The issues in the logs did not follow any clear patterns and seemed as random as ever. The 502s were a result of a chain of events. We still could not reproduce in any controlled environments and the issue in production would come and go, meaning that every fix we attempted required us to await log results.
We highly considered scaling out to see if this was a performance issue, but the general load on the nodes is quite low and we could confirm that the issues appeared randomly and faster than what could be solved via load balancers or scaling.
More logging
On April 2nd we rolled out double logging of requests, pre-processing and post processing, and this turned out to be the key to unlock what was happening.
By identifying unfulfilled requests and their payload, we were able to directly correlate CloudFlare logs and SOAP method calls to clearly identify the root cause:
Entry_FindBySerialNumberInterval (0, Int32 Max) in combination with a very large e-conomic agreement.
We reached out to the partner and they kindly stopped the job and we have not seen a single issue since.
The result
As a direct result of this we are immediately introducing an interval limit of 10k on Entry_FindBySerialNumber to block this from hurting our consumers going forward.

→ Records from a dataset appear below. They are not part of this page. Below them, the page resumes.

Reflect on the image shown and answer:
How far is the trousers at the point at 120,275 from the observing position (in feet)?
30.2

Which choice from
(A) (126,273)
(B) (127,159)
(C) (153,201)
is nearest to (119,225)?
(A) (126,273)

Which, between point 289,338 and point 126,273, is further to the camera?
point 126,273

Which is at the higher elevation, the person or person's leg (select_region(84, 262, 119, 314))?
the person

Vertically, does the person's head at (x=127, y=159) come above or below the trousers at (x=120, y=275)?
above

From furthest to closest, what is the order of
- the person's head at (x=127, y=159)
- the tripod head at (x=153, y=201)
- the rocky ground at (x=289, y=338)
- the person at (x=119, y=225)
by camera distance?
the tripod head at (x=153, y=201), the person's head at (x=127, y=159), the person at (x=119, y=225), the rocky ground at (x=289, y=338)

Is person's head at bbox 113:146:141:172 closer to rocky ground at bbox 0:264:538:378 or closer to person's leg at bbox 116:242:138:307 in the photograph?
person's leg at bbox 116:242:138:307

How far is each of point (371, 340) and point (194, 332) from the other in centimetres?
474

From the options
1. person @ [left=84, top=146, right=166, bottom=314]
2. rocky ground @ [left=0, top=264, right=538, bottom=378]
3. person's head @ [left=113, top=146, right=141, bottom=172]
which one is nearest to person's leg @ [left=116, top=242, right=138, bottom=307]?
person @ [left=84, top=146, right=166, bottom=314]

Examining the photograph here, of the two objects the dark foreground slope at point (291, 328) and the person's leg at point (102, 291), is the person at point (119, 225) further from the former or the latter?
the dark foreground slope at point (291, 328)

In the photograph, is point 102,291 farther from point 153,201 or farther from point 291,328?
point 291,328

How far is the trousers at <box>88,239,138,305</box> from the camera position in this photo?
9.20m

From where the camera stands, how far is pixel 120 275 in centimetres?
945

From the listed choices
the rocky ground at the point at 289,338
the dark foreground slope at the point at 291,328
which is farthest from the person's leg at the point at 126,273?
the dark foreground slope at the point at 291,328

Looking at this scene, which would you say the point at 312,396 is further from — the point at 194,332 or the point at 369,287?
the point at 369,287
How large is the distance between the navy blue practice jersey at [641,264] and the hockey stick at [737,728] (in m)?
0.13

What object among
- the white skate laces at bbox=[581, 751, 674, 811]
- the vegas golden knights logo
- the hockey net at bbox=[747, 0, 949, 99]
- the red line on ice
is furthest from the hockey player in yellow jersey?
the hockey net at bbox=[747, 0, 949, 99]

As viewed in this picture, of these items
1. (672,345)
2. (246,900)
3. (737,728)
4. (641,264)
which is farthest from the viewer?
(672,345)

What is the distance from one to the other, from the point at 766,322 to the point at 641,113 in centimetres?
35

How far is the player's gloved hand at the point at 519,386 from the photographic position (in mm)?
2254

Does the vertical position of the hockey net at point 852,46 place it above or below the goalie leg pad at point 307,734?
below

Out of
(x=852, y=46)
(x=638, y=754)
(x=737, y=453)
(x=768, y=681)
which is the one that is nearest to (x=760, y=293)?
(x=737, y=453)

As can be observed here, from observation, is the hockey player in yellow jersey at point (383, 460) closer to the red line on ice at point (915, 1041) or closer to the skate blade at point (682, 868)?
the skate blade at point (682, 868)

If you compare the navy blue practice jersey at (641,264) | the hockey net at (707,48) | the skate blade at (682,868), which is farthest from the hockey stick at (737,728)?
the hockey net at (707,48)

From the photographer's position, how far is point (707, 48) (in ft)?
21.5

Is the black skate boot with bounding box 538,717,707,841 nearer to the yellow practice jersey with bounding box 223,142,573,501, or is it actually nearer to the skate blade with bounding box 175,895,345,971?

Furthermore we will limit Entry_FindByDateInterval to 365 days.
Synchronizing entries
Consumers needing to do initial synchronization of entries, will need to loop through the FindBy methods going forward. In general it does not make much sense to fetch more than 1000 entry handles per call since you will have to skip-take anything larger, when calling GetDataArray.
To identify the range of entries needed, and for any further syncing Entry_GetLastUsedSerialNumber is the way to go. Any fetched Entry handles should be saved locally for any mapping purposes as these are completely static and never change.
Going forward
To further avoid these issues going forward we are looking into moving any memory intensive operations to services where possible as well as increasing both available memory and performance on each node.